Short task
What follows is a listing to be transcribed exactly.
*****
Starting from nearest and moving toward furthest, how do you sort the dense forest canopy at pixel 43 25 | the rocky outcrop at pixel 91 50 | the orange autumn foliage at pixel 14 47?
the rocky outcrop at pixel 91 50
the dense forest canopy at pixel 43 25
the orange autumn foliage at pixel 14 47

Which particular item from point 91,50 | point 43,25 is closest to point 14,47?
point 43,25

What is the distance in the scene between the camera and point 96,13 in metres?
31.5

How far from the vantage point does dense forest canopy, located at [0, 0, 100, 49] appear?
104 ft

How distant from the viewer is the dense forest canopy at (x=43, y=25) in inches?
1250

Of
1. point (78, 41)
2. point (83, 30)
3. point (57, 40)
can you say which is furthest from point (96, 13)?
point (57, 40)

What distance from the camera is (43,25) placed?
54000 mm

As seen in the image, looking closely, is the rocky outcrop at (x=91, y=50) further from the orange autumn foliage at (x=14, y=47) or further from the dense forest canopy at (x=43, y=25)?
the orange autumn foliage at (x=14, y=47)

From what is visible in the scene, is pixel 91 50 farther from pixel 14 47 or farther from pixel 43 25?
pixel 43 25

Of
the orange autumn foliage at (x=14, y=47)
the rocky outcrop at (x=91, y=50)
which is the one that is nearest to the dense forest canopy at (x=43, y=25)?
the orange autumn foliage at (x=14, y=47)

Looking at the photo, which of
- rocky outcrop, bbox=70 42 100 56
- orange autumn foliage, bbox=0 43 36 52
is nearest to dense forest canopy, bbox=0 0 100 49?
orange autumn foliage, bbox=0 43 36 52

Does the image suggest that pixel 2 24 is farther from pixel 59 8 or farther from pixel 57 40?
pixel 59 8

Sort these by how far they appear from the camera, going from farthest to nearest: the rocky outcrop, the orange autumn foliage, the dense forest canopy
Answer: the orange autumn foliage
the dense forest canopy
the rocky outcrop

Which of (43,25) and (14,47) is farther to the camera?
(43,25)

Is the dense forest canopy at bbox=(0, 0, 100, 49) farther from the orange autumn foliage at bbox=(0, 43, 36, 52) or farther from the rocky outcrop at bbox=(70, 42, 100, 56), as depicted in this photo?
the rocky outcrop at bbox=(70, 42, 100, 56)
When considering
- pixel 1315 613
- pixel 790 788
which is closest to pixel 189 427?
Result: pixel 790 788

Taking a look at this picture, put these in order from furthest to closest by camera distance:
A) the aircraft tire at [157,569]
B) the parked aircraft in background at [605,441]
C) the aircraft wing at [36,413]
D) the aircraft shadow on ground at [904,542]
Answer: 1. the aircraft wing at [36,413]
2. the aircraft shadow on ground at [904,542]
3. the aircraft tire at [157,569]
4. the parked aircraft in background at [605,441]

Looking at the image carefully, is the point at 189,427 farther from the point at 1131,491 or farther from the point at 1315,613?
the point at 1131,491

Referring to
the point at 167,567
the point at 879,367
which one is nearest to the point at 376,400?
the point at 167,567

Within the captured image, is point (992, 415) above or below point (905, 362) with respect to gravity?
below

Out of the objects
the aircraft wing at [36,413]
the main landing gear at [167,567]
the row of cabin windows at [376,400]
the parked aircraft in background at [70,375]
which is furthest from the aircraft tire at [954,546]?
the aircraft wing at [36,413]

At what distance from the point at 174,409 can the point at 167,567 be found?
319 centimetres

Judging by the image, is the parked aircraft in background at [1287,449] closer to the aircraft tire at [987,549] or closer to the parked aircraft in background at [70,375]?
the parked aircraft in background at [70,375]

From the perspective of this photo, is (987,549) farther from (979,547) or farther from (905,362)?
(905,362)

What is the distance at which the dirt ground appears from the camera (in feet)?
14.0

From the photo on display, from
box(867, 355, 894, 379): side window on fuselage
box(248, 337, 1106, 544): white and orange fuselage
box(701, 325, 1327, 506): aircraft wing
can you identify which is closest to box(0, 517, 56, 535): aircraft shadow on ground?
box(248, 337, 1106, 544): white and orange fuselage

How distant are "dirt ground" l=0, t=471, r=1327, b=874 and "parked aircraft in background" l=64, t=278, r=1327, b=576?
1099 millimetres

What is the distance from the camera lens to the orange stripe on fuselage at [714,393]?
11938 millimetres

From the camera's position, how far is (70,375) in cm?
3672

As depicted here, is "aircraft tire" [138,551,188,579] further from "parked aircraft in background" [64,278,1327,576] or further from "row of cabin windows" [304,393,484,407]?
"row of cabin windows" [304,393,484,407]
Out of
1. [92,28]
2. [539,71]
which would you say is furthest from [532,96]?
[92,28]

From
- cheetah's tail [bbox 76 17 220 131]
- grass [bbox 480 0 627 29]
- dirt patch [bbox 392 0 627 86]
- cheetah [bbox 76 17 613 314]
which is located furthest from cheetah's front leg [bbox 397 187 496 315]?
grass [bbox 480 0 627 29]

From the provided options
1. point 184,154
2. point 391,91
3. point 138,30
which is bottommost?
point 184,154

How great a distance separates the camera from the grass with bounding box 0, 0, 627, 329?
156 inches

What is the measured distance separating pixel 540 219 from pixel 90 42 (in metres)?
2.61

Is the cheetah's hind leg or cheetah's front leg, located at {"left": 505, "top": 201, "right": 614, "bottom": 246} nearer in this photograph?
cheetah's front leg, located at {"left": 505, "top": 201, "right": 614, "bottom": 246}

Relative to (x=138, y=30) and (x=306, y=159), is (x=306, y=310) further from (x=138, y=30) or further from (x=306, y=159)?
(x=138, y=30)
*****
Written reply
Starting from nearest and moving toward furthest, how do you sort the dense forest canopy at pixel 43 25 | the rocky outcrop at pixel 91 50 | the orange autumn foliage at pixel 14 47?
the rocky outcrop at pixel 91 50
the dense forest canopy at pixel 43 25
the orange autumn foliage at pixel 14 47

Which particular item from point 91,50 | point 43,25 is closest to point 14,47?
point 43,25

What is the distance in the scene between the camera and point 96,13 in metres?
31.5

How far from the vantage point does dense forest canopy, located at [0, 0, 100, 49] appear?
104 ft

How distant from the viewer is the dense forest canopy at (x=43, y=25) in inches?
1250

Of
1. point (78, 41)
2. point (83, 30)
3. point (57, 40)
can you say which is furthest from point (96, 13)?
point (57, 40)

What distance from the camera is (43,25) placed?
54000 mm

As seen in the image, looking closely, is the rocky outcrop at (x=91, y=50) further from the orange autumn foliage at (x=14, y=47) or further from the dense forest canopy at (x=43, y=25)?
the orange autumn foliage at (x=14, y=47)

From what is visible in the scene, is pixel 91 50 farther from pixel 14 47 or farther from pixel 43 25?
pixel 43 25

Of
the orange autumn foliage at (x=14, y=47)
the rocky outcrop at (x=91, y=50)
which is the one that is nearest to the dense forest canopy at (x=43, y=25)?
the orange autumn foliage at (x=14, y=47)

Looking at the photo, which of
- rocky outcrop, bbox=70 42 100 56
- orange autumn foliage, bbox=0 43 36 52
is nearest to dense forest canopy, bbox=0 0 100 49?
orange autumn foliage, bbox=0 43 36 52

Does the image suggest that pixel 2 24 is farther from pixel 59 8 or farther from pixel 57 40?
pixel 59 8

Sort these by how far they appear from the camera, going from farthest to nearest: the rocky outcrop, the orange autumn foliage, the dense forest canopy
Answer: the orange autumn foliage
the dense forest canopy
the rocky outcrop

Which of (43,25) and (14,47) is farther to the camera?
(43,25)

Is the dense forest canopy at bbox=(0, 0, 100, 49) farther from the orange autumn foliage at bbox=(0, 43, 36, 52) or farther from the rocky outcrop at bbox=(70, 42, 100, 56), as depicted in this photo?
the rocky outcrop at bbox=(70, 42, 100, 56)
When considering
- pixel 1315 613
- pixel 790 788
which is closest to pixel 189 427?
Result: pixel 790 788

Taking a look at this picture, put these in order from furthest to closest by camera distance:
A) the aircraft tire at [157,569]
B) the parked aircraft in background at [605,441]
C) the aircraft wing at [36,413]
D) the aircraft shadow on ground at [904,542]
Answer: 1. the aircraft wing at [36,413]
2. the aircraft shadow on ground at [904,542]
3. the aircraft tire at [157,569]
4. the parked aircraft in background at [605,441]

Looking at the image carefully, is the point at 189,427 farther from the point at 1131,491 or farther from the point at 1315,613?
the point at 1131,491

Referring to
the point at 167,567
the point at 879,367
which one is nearest to the point at 376,400?
the point at 167,567

Within the captured image, is point (992, 415) above or below point (905, 362) with respect to gravity?
below

Out of the objects
the aircraft wing at [36,413]
the main landing gear at [167,567]
the row of cabin windows at [376,400]
the parked aircraft in background at [70,375]
which is furthest from the aircraft tire at [954,546]?
the aircraft wing at [36,413]

At what distance from the point at 174,409 can the point at 167,567 be found?
319 centimetres

Judging by the image, is the parked aircraft in background at [1287,449] closer to the aircraft tire at [987,549] or closer to the parked aircraft in background at [70,375]?
the parked aircraft in background at [70,375]

From the perspective of this photo, is (987,549) farther from (979,547) or farther from (905,362)?
(905,362)

What is the distance at which the dirt ground appears from the camera (in feet)?
14.0

From the photo on display, from
box(867, 355, 894, 379): side window on fuselage
box(248, 337, 1106, 544): white and orange fuselage
box(701, 325, 1327, 506): aircraft wing
can you identify which is closest to box(0, 517, 56, 535): aircraft shadow on ground?
box(248, 337, 1106, 544): white and orange fuselage

How distant are "dirt ground" l=0, t=471, r=1327, b=874 and "parked aircraft in background" l=64, t=278, r=1327, b=576?
1099 millimetres

What is the distance from the camera lens to the orange stripe on fuselage at [714,393]?
11938 millimetres

From the camera's position, how far is (70,375) in cm?
3672

As depicted here, is "aircraft tire" [138,551,188,579] further from "parked aircraft in background" [64,278,1327,576] or further from "row of cabin windows" [304,393,484,407]?
"row of cabin windows" [304,393,484,407]
Out of
1. [92,28]
2. [539,71]
which would you say is furthest from [532,96]?
[92,28]

From
- cheetah's tail [bbox 76 17 220 131]
- grass [bbox 480 0 627 29]
- dirt patch [bbox 392 0 627 86]
- cheetah [bbox 76 17 613 314]
which is located furthest from cheetah's front leg [bbox 397 187 496 315]?
grass [bbox 480 0 627 29]

From the provided options
1. point 184,154
2. point 391,91
3. point 138,30
which is bottommost?
point 184,154

How great a distance separates the camera from the grass with bounding box 0, 0, 627, 329?
156 inches

What is the measured distance separating pixel 540 219 from pixel 90 42 (in metres)?
2.61

Is the cheetah's hind leg or cheetah's front leg, located at {"left": 505, "top": 201, "right": 614, "bottom": 246} nearer in this photograph?
cheetah's front leg, located at {"left": 505, "top": 201, "right": 614, "bottom": 246}

Relative to (x=138, y=30) and (x=306, y=159), is (x=306, y=310) further from (x=138, y=30) or further from (x=306, y=159)?
(x=138, y=30)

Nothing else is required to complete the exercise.